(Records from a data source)

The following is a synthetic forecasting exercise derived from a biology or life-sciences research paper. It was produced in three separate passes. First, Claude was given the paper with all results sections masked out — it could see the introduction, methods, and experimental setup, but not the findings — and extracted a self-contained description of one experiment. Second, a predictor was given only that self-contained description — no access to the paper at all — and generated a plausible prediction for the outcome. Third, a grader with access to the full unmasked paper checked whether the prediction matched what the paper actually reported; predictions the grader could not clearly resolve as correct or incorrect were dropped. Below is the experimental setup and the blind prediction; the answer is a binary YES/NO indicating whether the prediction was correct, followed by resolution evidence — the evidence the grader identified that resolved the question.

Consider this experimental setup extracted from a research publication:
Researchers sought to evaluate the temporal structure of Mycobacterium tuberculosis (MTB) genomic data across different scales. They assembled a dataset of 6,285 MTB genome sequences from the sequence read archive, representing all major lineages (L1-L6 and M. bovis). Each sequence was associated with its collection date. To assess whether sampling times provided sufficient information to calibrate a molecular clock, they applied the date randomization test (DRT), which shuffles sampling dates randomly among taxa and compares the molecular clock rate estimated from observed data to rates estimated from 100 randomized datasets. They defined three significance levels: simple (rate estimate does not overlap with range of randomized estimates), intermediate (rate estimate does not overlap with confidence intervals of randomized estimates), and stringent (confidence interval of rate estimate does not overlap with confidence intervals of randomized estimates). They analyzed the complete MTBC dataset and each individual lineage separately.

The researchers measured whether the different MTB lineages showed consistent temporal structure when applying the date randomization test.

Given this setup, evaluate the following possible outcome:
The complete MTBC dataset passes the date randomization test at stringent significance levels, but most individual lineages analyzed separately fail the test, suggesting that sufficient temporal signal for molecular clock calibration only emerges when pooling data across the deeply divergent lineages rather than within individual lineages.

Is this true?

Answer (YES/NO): NO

Work to complete => Every line of the data must be written out again word for word.

Reply to the task =>
The following is a synthetic forecasting exercise derived from a biology or life-sciences research paper. It was produced in three separate passes. First, Claude was given the paper with all results sections masked out — it could see the introduction, methods, and experimental setup, but not the findings — and extracted a self-contained description of one experiment. Second, a predictor was given only that self-contained description — no access to the paper at all — and generated a plausible prediction for the outcome. Third, a grader with access to the full unmasked paper checked whether the prediction matched what the paper actually reported; predictions the grader could not clearly resolve as correct or incorrect were dropped. Below is the experimental setup and the blind prediction; the answer is a binary YES/NO indicating whether the prediction was correct, followed by resolution evidence — the evidence the grader identified that resolved the question.

Consider this experimental setup extracted from a research publication:
Researchers sought to evaluate the temporal structure of Mycobacterium tuberculosis (MTB) genomic data across different scales. They assembled a dataset of 6,285 MTB genome sequences from the sequence read archive, representing all major lineages (L1-L6 and M. bovis). Each sequence was associated with its collection date. To assess whether sampling times provided sufficient information to calibrate a molecular clock, they applied the date randomization test (DRT), which shuffles sampling dates randomly among taxa and compares the molecular clock rate estimated from observed data to rates estimated from 100 randomized datasets. They defined three significance levels: simple (rate estimate does not overlap with range of randomized estimates), intermediate (rate estimate does not overlap with confidence intervals of randomized estimates), and stringent (confidence interval of rate estimate does not overlap with confidence intervals of randomized estimates). They analyzed the complete MTBC dataset and each individual lineage separately.

The researchers measured whether the different MTB lineages showed consistent temporal structure when applying the date randomization test.

Given this setup, evaluate the following possible outcome:
The complete MTBC dataset passes the date randomization test at stringent significance levels, but most individual lineages analyzed separately fail the test, suggesting that sufficient temporal signal for molecular clock calibration only emerges when pooling data across the deeply divergent lineages rather than within individual lineages.

Is this true?

Answer (YES/NO): NO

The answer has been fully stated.